INTERCOM’S GROWTH HAS outpaced most of the world’s most hyped software startups – belying its low-key status among the Silicon Valley elite.
Based out of San Francisco, the customer service software company was set up in 2011 by Irishmen Eoghan McCabe, Des Traynor, Ciaran Lee and David Barrett and has enjoyed a relatively quiet rise over the past several years.
Unlike a lot of startups, there’s no high-profile founder or major media presence. According to CEO McCabe, the traditional word-of-mouth sales approach has done the trick in luring new customers.
But figures revealed in a new blog post show the extent of the firm’s rapid-fire growth, with Intercom hitting $50 million in annual recurring revenue (ARR) within roughly three years.
To put the figure in context, the company reached this milestone faster than other high-profile SaaS (software as a service) companies, including online communication firm Twilio, cloud e-commerce company Shopify and Zendesk – although not as fast as workplace communications tool Slack.

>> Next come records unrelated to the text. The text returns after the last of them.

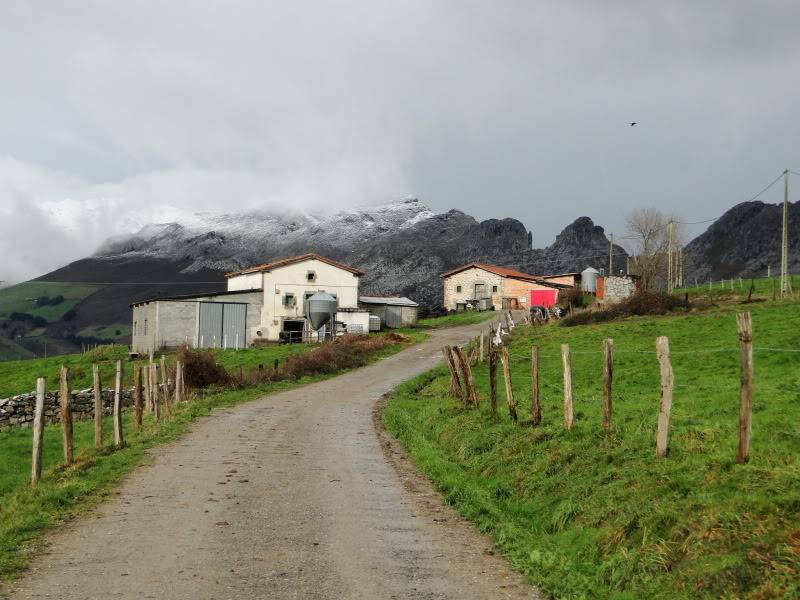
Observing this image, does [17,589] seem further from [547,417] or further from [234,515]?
[547,417]

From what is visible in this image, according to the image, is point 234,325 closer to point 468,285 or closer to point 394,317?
point 394,317

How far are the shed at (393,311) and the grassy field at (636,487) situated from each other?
5216 cm

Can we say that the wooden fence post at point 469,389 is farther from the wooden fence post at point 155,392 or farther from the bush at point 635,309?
the bush at point 635,309

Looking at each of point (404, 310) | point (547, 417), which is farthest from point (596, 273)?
point (547, 417)

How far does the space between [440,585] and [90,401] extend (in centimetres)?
2999

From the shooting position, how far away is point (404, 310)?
7744 centimetres

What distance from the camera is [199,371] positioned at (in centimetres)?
3491

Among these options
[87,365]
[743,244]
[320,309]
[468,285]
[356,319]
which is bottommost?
[87,365]

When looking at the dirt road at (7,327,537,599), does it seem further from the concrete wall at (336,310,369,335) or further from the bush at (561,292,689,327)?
the concrete wall at (336,310,369,335)

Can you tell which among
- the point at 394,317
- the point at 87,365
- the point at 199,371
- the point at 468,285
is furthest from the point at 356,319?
the point at 199,371

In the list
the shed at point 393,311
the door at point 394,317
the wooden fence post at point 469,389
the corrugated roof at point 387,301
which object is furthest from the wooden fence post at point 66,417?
the corrugated roof at point 387,301

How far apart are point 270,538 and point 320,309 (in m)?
56.9

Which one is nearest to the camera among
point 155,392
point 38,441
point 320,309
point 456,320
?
point 38,441

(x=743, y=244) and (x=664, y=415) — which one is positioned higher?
(x=743, y=244)
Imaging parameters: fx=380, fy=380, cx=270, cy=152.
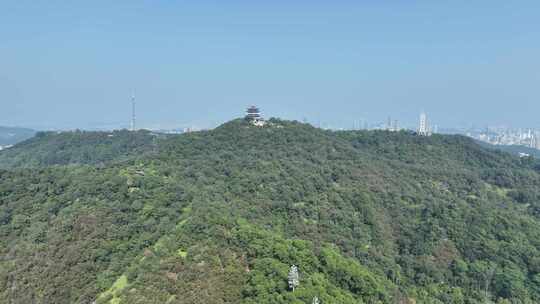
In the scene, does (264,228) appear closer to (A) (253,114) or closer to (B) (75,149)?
(A) (253,114)

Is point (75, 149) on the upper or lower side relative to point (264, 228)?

McCabe also highlighted that the company had only $1 million in (ARR) roughly three years ago and that it is “trending aggressively” towards being a profitable business.
With the firm having raised $116 million in funding to date, Intercom is also thought to be zeroing in on unicorn status – a startup term for a company valued at $1 billion or more.
However, investor Dave McClure said last year that he thought Intercom is closer to a $500 million valuation.
Since the company was set up six years ago, it has developed four customer service products and has raised funding in each of the last four calendar years.
Some notable investors, such as Slack founder Stewart Butterfield, were part of a $50 million investment it secured last year.
Part of that funding was earmarked for doubling the firm’s headcount, including an extra 100 staff for its Dublin office – where much of the development work is carried out.
At the end of 2016 Intercom launched a new offering called Educate, a public help center product, which is now making $1.5 million ARR and is used by nearly 650 companies.
McCabe said the company has plans to upgrade each of its products and that there is “a long list of improvements” that need to be made to Resolve – an online helpdesk tool.
He also used the blog post to demonstrate the growth in user numbers over the past few years.
The company now has over 17,000 companies paying to use software and two of its most recent customers are Microsoft and Irish payments system Stripe.
He added that there are now 100,000 monthly active users of the products in companies paying for the service and its products have handled over 400 million customer requests to date.